Paracelsus erfindet eine Friedensmaschine
von Gabriele Lins

Der Engel hatte schon lange an seiner genialen Idee herumgeknabbert und schließlich Gott, seinen Herrn, gebeten, ihn eine wunderbare Maschine bauen zu lassen; nicht im Himmel, nein, da war zu viel Gewimmel und Gloriagesang um ihn herum, sondern auf der Erde in einem stillen ungestörten Wäldchen Europas.

Gott hatte ihn lange reden lassen, gelächelt und schließlich seinen Segen gegeben. Und nun baute Paracelsus seit etwa 25 Jahren in einer Höhle an seiner Maschine und war beinahe fertig. Sie war ein großes wunderbares Kunstwerk, denn was sie erzeugte, war Frieden.

"So", sagte der Engel erleichtert, "es kann losgehen. Ihr Menschen, die ihr euch so verstrickt habt in die Sünden des Neides, der Bösartigkeit und Gewalt, sollt nun erlöst werden. Frieden wird einkehren in eure Herzen!"

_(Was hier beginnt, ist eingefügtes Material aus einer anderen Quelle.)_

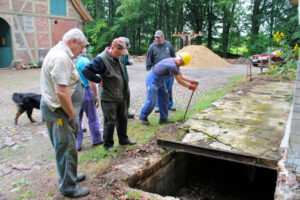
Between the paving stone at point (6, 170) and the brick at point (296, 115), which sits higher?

Paracelsus sprach ein kurzes Dankgebet, und dann betätigte er nacheinander 25 silberne Schalter. Die Maschine fing mit ungeheurer Lautstärke an zu rattern, schließlich surrte sie nur noch leise, und schon schwirrten zahlreiche Friedensimpulse sekundenschnell in alle Länder der Erde und verbreiteten sich in den Köpfen der Menschen.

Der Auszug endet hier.